“The more I traveled the more I realized that fear makes strangers
of people who should be friends.”
Are We Still In Kansas, Toto?
Except for the huge border fence separating Mexico from the U.S.A., you would never know we'd left the States.
The roads are wide and smooth, the terrain Arizona-like.
We drive for a long time until we began to see 'pueblitos' in the distance that look distinctly 'Mexican.'
Yes, we really have left 'Kansas', Toto.
Smiling, we relax a little more, and start to feel some excitement. What had we been we so afraid of?
After what seems a long time, we approached customs.
There are two lanes to choose from - 'Nothing to Declare' and 'Items to Declare'. We chose the former. We're only carrying personal belongings.
We look around for some indication as to what we should be doing, but become more confused.
There are no stop signs, no directions of any kind. And while a man leans casually against a wall chatting with his com padre, he looks at us indifferently and provides no assistance.
Did we need to stop? If so, where?
Finally Greg comes to a halt, deciding it was better to stop then not to. We waited, and waited, all the while growing more nervous.
It's Not Right to Be This Nervous
Palms sweating, butterflies a flurry, I keep ordering the kids to be quiet. This is, after all, my first rodeo.
At last the chatty man approaches our vehicle.

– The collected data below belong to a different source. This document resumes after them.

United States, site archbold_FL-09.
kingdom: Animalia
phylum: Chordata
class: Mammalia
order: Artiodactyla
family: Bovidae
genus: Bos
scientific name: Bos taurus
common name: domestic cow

Questioning Greg (part in English, part in Spanish) about what we were carrying in the ginormous totes attached to the outside of our SUV, he asks what our final destination will be (Costa Rica), casually looks inside the vehicle at each of us, then waves us on our way.
Why do I feel so relieved when they finally let us through? It's not as though we're fugitives on the run or we're trafficking children.
I suppose it's the adrenaline from doing something that's new, unfamiliar, unexplored.
It's stepping out of our comfort zone and exploring what's beyond those boundaries. It's the fear of the unknown.
When In Rome...
Following the signs that point toward Nogales, we see the Centro de Importacion de Internacional Temporal de Vehiculos.
Greg goes in to purchase our temporary vehicle import permit (see what else is required for driving in Mexico) and to get his passport stamped.
A few minutes later he returns and tells me to go in. I take two of the children with me, per the Mexican consulates instructions, so they can be added to my visa.
I timidly approach the official and wait for him to do his job. He starts speaking to me in Spanish. Or English. I'm not sure which.
Feeling a little nervous again, I'm able to catch enough from my limited language skills to understand that he wants me to get visas for the kids.
I explain in broken Spanish that I'm going to get my husband to help me translate.
Now I'm really nervous. What do we do? We don't have passports for the kids, is it going to be a problem?
The Mexican consulate in the U.S. said we didn't need visas for them, what is this guy talking about?
I let my husband go handle it while I wait in the car with the babies.
The result? The kids over two need their own visas, but I guess no passport is still okay. The youngest two were free and clear, no passport, birth certificate or visa required. How's that work?
Back on the road we follow the signs to Hermosillo, then a mad dash to San Carlos on the coast where we hope to get some beach time and spend the night.